A lesson in resurrecting mice

You may remember a previous blog post about my Halloween photobooth. I did some pretty cool stuff in that post and it has served me well for my parties for two years now. I've had a few people say that I should really build it into a sellable solution, but I'm much happier just scraping by on what I need it to do.

In that post I played around with some hardware. Hardware scares me but I'm very interested in it because of that. If you remember in the post I said I was using a control board from XArcade that is really meant for an arcade control panel. Well, I haven't gotten around to talking about that project, but long story short, I completed the arcade cabinet and I don't have that control board to use for my one button anymore. I had to come up with another solution.

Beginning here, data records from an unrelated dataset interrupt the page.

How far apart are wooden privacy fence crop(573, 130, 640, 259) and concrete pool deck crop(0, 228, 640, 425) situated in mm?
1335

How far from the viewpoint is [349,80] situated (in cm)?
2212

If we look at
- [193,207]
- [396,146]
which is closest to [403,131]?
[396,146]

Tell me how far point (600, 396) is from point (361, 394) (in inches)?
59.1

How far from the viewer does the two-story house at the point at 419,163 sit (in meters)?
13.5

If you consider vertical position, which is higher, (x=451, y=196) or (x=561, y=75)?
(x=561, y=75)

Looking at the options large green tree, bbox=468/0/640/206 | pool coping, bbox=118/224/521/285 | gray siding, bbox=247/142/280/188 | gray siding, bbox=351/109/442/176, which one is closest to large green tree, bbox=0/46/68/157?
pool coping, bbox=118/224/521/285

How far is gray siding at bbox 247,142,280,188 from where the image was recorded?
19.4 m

I really like the arcade button as the push button for the picture timer though. I have enough of those buttons left over where I could keep that but I had to find another way to invoke the switch.

I originally had the idea that I could tear apart an old keyboard and try to use that board and wire it to use just one of the keys. I ripped apart an old razer keyboard that had some problems and eventually got to the board but found that it used ribbon connectors and splicing something like that was going to be beyond my knowledge level. Then I realized that I have some old mice laying around that I could potentially use.

To clarify, I have a lot of old hardware. I always think that I should throw away some of this stuff because I'll never use it (why would I use it, it doesn't work anymore) but when I do throw it away I end up needing it the next day. I think this is the start of a hoarder, but I think I'm ok with that.

I go through mice pretty fast. I always wear through the left click buttons. They eventually turn to double clicks and then no clicks at all. I've tried to fix them and the fixes work for a few months then the process repeats. I have an old Razer DeathAdder that has that very problem so I decided to Frankenstein it into my button trigger!

After struggling to tear it open for about 45 minutes I finally got down to the board.

Photobooth Mouse 1

I decided to use the back button on the side of the mouse as my button to wire in. I chose this button because it had the bare connectors exposed so that I could easily solder them on. The right click button used the eyelets and that was just more difficult to get an extra wire in. I cut off some fresh wires to go from my arcade button to the switch on the mouse button, but before soldering my wires I just wrapped them on and did a quick test to see if I could get a back mouse button to activate to verify that I had the connection working. I plugged in the USB cable for the mouse and went to a webpage to use the arcade button. Sure enough, it took me back. This meant that I could write code to detect this mouse button and use it just as I did in the previous way of the keyboard emulation through the XArcade controller.

I finished up the crude soldering. Here is the resulting solder:

Soldered board

Once I had this I just had to put it in the box that I already made from last year and now I have just as good of a solution as I did before. I have a box with a button that plugs in via a USB cable. I just had to change my code that was previously detecting the "1" key on the keyboard to detect a mouse click.